• [WHAT IS EXPECTED]: Word-for-word transcription is needed for all of the entries.

Stored items:
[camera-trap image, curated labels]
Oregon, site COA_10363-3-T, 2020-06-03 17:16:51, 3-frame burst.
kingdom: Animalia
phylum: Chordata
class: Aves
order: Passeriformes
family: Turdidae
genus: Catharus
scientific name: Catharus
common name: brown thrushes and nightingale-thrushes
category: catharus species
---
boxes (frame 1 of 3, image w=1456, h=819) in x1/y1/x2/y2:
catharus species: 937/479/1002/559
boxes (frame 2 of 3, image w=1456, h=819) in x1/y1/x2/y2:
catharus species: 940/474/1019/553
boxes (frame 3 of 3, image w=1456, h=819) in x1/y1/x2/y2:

• [RESULT BELOW]:
[camera-trap image, curated labels]
Oregon, site COA_10363-3-T, 2020-06-03 17:16:51, 3-frame burst.
kingdom: Animalia
phylum: Chordata
class: Aves
order: Passeriformes
family: Turdidae
genus: Catharus
scientific name: Catharus
common name: brown thrushes and nightingale-thrushes
category: catharus species
---
boxes (frame 1 of 3, image w=1456, h=819) in x1/y1/x2/y2:
catharus species: 937/479/1002/559
boxes (frame 2 of 3, image w=1456, h=819) in x1/y1/x2/y2:
catharus species: 940/474/1019/553
boxes (frame 3 of 3, image w=1456, h=819) in x1/y1/x2/y2:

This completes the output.